Performance Considerations:

FP16 inference: On CUDA devices, we enable half-precision for 2x speedup with minimal accuracy loss
Warm-up call: The first inference after model load triggers CUDA kernel compilation, which can take 5-10 seconds. We run a dummy inference during loading to shift this overhead to initialization time
Audio normalization: Whisper expects float32 values in. We handle int16 and int32 formats commonly produced by audio libraries

Step 3: Llama 3.3 Inference with 4-bit Quantization

Llama 3.3 8B requires ~16GB in FP16. We'll use 4-bit quantization via bitsandbytes to fit in 6GB VRAM, making it accessible on consumer GPUs.

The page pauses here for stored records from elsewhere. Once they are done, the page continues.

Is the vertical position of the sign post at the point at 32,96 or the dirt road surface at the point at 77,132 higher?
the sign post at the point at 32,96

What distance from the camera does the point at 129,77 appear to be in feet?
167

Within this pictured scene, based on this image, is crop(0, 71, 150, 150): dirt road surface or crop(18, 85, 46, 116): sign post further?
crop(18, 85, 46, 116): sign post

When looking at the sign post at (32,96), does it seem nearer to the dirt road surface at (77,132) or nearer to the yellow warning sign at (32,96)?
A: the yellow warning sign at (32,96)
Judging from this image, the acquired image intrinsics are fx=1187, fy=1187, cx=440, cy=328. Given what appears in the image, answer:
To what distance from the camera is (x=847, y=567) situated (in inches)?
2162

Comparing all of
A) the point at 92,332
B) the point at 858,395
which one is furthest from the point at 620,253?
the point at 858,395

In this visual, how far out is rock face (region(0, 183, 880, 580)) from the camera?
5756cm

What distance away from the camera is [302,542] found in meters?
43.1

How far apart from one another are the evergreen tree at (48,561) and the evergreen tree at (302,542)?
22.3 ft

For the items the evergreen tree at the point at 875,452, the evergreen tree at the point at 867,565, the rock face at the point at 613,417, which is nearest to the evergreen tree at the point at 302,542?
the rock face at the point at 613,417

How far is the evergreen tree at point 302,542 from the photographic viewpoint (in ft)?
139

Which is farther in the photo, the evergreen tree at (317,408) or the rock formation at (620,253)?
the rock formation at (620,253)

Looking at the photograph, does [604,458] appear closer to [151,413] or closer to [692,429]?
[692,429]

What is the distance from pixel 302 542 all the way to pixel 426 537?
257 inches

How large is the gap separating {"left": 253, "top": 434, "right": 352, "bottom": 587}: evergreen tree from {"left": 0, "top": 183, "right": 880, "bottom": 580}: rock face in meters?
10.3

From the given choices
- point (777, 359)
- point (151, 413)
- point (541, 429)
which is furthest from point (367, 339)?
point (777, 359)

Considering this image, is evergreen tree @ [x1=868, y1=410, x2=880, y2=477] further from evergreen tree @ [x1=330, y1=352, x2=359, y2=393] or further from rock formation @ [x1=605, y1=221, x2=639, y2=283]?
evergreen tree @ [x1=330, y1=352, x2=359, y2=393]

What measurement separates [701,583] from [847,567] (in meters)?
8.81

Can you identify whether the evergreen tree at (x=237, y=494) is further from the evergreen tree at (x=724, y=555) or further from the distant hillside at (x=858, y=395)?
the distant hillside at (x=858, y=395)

from transformers import AutoModelForCausalLM, AutoTokenizer, BitsAndBytesConfig
import torch

class LlamaAssistant:
    def __init__(self, model_id="meta-llama/Llama-3.3-8B-Instruct", device_map="auto"):
        """
        Initialize Llama 3.3 with 4-bit quantization.

        Args:
            model_id: HuggingFace [4] model identifier
            device_map: "auto" for multi-GPU, "cuda:0" for single GPU
        """
        self.model_id = model_id
        self.device_map = device_map
        self.tokenizer = None
        self.model = None
        self.system_prompt = """You are a helpful voice assistant. Respond concisely and naturally, 
        as if speaking aloud. Keep responses under 100 words unless the user asks for detailed information. 
        Do not use markdown formatting or bullet points. Speak in complete sentences."""

    def load_model(self):
        """Load quantized model and tokenizer."""
        if self.model is None:
            print(f"Loading {self.model_id} with 4-bit quantization..")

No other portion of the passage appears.